Today we read about the impact Muhlenberg made on American hymnody, and we take our devotion from God’s Song in a New Land: Lutheran Hymnals in America.
Henry Melchior Muhlenberg was a German-born pastor who came to the New World as a missionary to care for German Lutherans. He played a large role in creating the first German Lutheran hymnal in America. Today especially, we thank God for giving Muhlenberg the skills to care for Christians in such a way.
By 1748, through faithful preaching and pastoral work, Muhlenberg had organized the Ministerium of Pennsylvania, the first Lutheran synod in the United States. The matter of a hymnal to unite the scattered German Lutherans throughout the colonies, as important as it apparently was to Muhlenberg, was forced to wait upon more urgent matters.

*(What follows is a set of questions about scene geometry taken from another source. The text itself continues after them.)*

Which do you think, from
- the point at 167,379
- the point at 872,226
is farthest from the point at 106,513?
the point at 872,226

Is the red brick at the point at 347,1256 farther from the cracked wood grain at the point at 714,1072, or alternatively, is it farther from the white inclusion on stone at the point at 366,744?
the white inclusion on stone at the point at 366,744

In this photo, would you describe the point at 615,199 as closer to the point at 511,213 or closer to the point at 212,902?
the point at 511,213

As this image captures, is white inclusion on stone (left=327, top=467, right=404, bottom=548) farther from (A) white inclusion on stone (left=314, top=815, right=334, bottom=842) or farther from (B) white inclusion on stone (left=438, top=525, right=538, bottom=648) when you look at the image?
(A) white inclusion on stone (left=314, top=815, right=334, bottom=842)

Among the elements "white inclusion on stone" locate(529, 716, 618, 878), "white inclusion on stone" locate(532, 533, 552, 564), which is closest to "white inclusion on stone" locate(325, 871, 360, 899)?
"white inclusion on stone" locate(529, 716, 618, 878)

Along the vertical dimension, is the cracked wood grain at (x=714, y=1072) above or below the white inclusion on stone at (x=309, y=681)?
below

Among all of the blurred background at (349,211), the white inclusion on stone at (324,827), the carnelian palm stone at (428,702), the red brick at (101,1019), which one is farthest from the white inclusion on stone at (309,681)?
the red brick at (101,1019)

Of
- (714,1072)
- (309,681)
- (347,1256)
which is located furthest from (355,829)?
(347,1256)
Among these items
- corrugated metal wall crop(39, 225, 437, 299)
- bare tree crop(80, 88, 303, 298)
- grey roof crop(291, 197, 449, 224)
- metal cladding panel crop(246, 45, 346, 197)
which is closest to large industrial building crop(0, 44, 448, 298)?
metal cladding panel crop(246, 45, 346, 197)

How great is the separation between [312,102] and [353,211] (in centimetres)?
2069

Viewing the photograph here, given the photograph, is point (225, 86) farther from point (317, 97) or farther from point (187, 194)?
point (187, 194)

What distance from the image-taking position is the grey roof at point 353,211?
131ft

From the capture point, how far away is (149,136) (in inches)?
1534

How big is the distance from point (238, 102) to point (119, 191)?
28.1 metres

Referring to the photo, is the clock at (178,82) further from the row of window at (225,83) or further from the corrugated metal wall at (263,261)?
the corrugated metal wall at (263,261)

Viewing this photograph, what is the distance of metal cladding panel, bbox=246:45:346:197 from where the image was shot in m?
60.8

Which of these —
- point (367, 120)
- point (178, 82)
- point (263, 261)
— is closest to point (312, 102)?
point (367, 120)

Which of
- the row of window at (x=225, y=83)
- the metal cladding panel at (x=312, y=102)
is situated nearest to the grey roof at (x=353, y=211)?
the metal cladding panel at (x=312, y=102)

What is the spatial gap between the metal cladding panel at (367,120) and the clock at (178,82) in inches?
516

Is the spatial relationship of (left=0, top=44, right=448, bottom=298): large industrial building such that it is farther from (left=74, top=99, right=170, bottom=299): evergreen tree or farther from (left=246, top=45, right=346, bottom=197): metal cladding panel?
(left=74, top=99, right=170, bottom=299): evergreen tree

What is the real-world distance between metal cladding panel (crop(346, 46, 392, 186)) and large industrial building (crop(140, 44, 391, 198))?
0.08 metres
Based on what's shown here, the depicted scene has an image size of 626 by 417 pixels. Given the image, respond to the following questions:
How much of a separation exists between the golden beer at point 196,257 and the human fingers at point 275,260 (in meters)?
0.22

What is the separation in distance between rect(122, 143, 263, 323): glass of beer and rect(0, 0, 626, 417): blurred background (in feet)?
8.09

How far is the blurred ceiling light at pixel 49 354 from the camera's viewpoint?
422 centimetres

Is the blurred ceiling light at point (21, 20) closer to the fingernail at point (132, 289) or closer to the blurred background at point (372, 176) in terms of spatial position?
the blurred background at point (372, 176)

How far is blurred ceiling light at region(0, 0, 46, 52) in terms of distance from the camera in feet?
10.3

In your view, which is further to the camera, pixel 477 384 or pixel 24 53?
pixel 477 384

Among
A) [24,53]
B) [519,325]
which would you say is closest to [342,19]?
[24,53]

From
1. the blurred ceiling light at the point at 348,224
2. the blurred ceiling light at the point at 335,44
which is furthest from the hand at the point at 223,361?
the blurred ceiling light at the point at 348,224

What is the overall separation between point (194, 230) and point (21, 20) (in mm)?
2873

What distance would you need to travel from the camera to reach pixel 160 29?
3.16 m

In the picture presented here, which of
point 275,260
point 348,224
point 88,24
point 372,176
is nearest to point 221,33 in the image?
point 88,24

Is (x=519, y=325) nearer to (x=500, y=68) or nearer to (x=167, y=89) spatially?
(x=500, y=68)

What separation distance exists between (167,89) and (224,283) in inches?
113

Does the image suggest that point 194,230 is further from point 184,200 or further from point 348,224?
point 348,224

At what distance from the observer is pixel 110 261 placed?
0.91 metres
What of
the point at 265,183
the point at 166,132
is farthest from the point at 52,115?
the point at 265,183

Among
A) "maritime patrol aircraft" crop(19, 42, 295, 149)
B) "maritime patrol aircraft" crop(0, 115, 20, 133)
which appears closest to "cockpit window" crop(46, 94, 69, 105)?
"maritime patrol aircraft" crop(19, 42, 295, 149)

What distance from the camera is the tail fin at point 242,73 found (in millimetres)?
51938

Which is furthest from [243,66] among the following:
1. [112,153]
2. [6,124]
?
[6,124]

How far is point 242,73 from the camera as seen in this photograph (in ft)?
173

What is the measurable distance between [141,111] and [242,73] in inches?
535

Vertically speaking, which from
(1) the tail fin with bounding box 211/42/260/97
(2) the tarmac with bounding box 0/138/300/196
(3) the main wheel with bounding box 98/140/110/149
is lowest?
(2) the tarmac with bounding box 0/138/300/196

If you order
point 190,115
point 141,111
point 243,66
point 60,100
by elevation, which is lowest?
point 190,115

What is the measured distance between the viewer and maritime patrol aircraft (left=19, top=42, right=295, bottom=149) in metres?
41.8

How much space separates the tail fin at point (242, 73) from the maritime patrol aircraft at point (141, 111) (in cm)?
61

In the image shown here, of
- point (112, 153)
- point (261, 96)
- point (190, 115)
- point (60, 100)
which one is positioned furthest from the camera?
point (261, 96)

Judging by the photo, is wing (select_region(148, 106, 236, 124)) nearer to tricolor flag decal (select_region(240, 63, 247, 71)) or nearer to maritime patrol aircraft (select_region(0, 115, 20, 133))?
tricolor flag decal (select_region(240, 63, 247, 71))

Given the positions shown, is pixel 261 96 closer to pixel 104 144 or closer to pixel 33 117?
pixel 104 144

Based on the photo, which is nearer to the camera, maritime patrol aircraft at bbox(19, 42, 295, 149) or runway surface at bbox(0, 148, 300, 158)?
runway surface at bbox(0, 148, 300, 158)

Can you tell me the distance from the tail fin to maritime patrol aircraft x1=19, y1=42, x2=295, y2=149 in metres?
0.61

It was not until 38 years after the formation of the Pennsylvania Ministerium that action was set in motion to correct this situation. On the afternoon of June 4, 1782, the 35th convention of the Evangelical Lutheran Ministerium in North America meeting in Lancaster, Pennsylvania, unanimously resolved [to create such a hymnal]. . . .
While the exact division of labor among the members of the committee is difficult to determine, it is clear that in the early stages of the work Muhlenberg played a most significant role. In shaping a hymnal for the German Lutherans in America, Muhlenberg, while retaining a strong confessional concern, drew from the sources that were at hand and with which he was acquainted. . . .
The Halle hymnbook provided both the pattern for the arrangement of the hymnal as well as the source for the bulk of the hymnody itself. The Ministerium meeting in York, Pennsylvania, in June 1784 resolved to print 1,000 copies of the book, that the account of the Destruction of Jerusalem and Luther’s Catechism remain without additions, that the Litany be transferred to the Prayer Book, and that the Preface prepared by the Senior Muhlenberg be printed unchanged, except for a slight addition from Pliny regarding the hymns of the early Christians.
The time it took for the hymnal to appear in printed form was hardly equal to the speed with which it had been compiled. There were problems with the printer, and a committee addressed the problems of shortening and altering some of the hymns. . . . On October 20, 1786, Muhlenberg received from Helmuth a copy of the portrait of Martin Luther which was to be used as the frontispiece for the hymnal. Sometime later that fall the hymnal appeared as the Erbauliche Liedersammlung zum Gottesdienstlichen Gebrauch in den Vereinigten Evangelisch Lutherischen Gemeinen in Nord-America, the first German Lutheran hymnbook to be made and published in America, containing 706 hymns. . . .
Muhlenberg’s Erbauliche Liedersammlung was a hymnal born in the period of pietism which, nevertheless, still retained a healthy concern for orthodoxy. It made significant provision for the church year, and breathed a warm and churchly spirit. Some 64 years after its appearance as conservative a journal as Der Lutheraner, edited by C. F. W. Walther of the Evangelical Lutheran Synod of Missouri, Ohio, and Other States, could speak of it with high praise.
Our Lord speaks and we listen. His Word bestows what it says. Faith that is born from what is heard acknowledges the gifts received with eager thankfulness and praise. Music is drawn into this thankfulness and praise, enlarging and elevating the adoration of our gracious giver God.
Saying back to him what he has said to us, we repeat what is most true and sure. Most true and sure is his name, which he put upon us with the water of our Baptism. . . . Before him we acknowledge that we are sinners, and we plead for forgiveness. His forgiveness is given us, and we, freed and forgiven, acclaim him as our great and gracious God.